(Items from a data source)
======
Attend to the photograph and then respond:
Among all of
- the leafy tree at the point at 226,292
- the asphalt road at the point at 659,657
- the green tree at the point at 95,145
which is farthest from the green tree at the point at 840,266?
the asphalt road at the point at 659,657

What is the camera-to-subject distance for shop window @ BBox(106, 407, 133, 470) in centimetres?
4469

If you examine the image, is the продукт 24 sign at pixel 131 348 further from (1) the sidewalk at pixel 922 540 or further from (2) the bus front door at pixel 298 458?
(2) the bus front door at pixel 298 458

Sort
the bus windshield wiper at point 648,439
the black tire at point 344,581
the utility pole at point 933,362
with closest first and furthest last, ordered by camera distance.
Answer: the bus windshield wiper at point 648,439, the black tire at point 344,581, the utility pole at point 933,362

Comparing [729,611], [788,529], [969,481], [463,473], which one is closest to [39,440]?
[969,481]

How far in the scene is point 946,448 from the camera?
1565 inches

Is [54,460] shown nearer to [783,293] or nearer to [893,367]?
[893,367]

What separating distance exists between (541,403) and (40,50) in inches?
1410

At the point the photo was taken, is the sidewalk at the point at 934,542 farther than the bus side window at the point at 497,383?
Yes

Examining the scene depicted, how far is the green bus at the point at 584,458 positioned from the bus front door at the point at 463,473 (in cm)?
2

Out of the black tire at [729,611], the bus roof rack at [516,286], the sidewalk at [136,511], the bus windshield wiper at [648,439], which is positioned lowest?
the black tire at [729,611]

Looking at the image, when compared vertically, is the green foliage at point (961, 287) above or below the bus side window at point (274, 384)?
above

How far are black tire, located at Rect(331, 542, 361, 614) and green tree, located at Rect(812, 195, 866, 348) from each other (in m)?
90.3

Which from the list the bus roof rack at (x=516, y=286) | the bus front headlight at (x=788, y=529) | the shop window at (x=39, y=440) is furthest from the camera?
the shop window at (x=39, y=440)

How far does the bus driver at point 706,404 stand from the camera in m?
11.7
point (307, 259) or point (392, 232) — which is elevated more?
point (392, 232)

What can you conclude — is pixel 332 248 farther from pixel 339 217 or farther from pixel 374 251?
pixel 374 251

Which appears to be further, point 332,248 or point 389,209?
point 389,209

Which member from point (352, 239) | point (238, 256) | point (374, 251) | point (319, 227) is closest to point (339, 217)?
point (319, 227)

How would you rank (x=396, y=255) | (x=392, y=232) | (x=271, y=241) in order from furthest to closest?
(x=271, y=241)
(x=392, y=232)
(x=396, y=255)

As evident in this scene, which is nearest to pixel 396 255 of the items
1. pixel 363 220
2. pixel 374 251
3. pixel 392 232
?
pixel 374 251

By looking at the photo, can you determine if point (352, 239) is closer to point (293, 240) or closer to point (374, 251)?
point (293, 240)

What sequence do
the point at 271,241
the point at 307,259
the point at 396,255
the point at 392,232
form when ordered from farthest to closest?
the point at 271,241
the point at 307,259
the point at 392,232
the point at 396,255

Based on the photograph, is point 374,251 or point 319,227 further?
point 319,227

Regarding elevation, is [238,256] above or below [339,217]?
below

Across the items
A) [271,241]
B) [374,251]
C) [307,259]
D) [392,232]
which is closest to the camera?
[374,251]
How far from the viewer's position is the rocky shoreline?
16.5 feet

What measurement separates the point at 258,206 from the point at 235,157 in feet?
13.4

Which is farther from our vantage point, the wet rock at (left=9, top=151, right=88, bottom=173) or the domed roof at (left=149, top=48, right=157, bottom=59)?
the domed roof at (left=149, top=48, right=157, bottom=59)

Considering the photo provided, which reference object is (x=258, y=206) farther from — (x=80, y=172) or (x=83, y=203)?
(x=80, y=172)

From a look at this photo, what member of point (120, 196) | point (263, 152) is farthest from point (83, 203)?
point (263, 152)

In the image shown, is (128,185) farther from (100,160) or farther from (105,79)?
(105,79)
======
## SHORT EXERCISE:
Give back all the data exactly as written.

## WRITTEN ANSWER:
Attend to the photograph and then respond:
Among all of
- the leafy tree at the point at 226,292
- the asphalt road at the point at 659,657
- the green tree at the point at 95,145
which is farthest from the green tree at the point at 840,266?
the asphalt road at the point at 659,657

What is the camera-to-subject distance for shop window @ BBox(106, 407, 133, 470) in centimetres?
4469

If you examine the image, is the продукт 24 sign at pixel 131 348 further from (1) the sidewalk at pixel 922 540 or further from (2) the bus front door at pixel 298 458?
(2) the bus front door at pixel 298 458

Sort
the bus windshield wiper at point 648,439
the black tire at point 344,581
the utility pole at point 933,362
with closest first and furthest last, ordered by camera distance.
Answer: the bus windshield wiper at point 648,439, the black tire at point 344,581, the utility pole at point 933,362

Comparing [729,611], [788,529], [969,481], [463,473], which one is closest to [39,440]?
[969,481]

How far in the scene is point 946,448 from the camera?
1565 inches

Is [54,460] shown nearer to [783,293] or nearer to [893,367]?
[893,367]

What separating distance exists between (541,403) and (40,50) in inches?
1410

At the point the photo was taken, is the sidewalk at the point at 934,542 farther than the bus side window at the point at 497,383?
Yes

Examining the scene depicted, how far is the green bus at the point at 584,458 positioned from the bus front door at the point at 463,473 (in cm)?
2

Out of the black tire at [729,611], the bus roof rack at [516,286], the sidewalk at [136,511], the bus windshield wiper at [648,439], which is positioned lowest?
the black tire at [729,611]

Looking at the image, when compared vertically, is the green foliage at point (961, 287) above or below the bus side window at point (274, 384)?
above

How far are black tire, located at Rect(331, 542, 361, 614) and green tree, located at Rect(812, 195, 866, 348) from each other (in m)?
90.3

Which from the list the bus roof rack at (x=516, y=286) | the bus front headlight at (x=788, y=529) | the shop window at (x=39, y=440) is furthest from the camera?
the shop window at (x=39, y=440)

How far does the bus driver at point 706,404 stand from the camera in m?
11.7
point (307, 259) or point (392, 232) — which is elevated more?
point (392, 232)

What can you conclude — is pixel 332 248 farther from pixel 339 217 or farther from pixel 374 251?
pixel 374 251

Which appears to be further, point 332,248 or point 389,209?
point 389,209

Which member from point (352, 239) | point (238, 256) | point (374, 251) | point (319, 227) is closest to point (339, 217)?
point (319, 227)

How would you rank (x=396, y=255) | (x=392, y=232) | (x=271, y=241) in order from furthest to closest?
(x=271, y=241)
(x=392, y=232)
(x=396, y=255)

As evident in this scene, which is nearest to pixel 396 255 of the items
1. pixel 363 220
2. pixel 374 251
3. pixel 392 232
?
pixel 374 251

By looking at the photo, can you determine if point (352, 239) is closer to point (293, 240) or closer to point (374, 251)?
point (293, 240)

What sequence do
the point at 271,241
the point at 307,259
the point at 396,255
the point at 392,232
form when ordered from farthest to closest?
the point at 271,241
the point at 307,259
the point at 392,232
the point at 396,255

Based on the photograph, is point 374,251 or point 319,227 further?
point 319,227

Regarding elevation, is [238,256] above or below [339,217]?
below

Across the items
A) [271,241]
B) [374,251]
C) [307,259]
D) [392,232]
which is closest to the camera?
[374,251]
How far from the viewer's position is the rocky shoreline?
16.5 feet

What measurement separates the point at 258,206 from the point at 235,157 in feet?
13.4

Which is farther from our vantage point, the wet rock at (left=9, top=151, right=88, bottom=173) or the domed roof at (left=149, top=48, right=157, bottom=59)?
the domed roof at (left=149, top=48, right=157, bottom=59)

Considering the photo provided, which reference object is (x=258, y=206) farther from — (x=80, y=172) or (x=83, y=203)?
(x=80, y=172)

From a look at this photo, what member of point (120, 196) | point (263, 152) is farthest from point (83, 203)?
point (263, 152)

In the image shown, is (128,185) farther from (100,160) or farther from (105,79)?
(105,79)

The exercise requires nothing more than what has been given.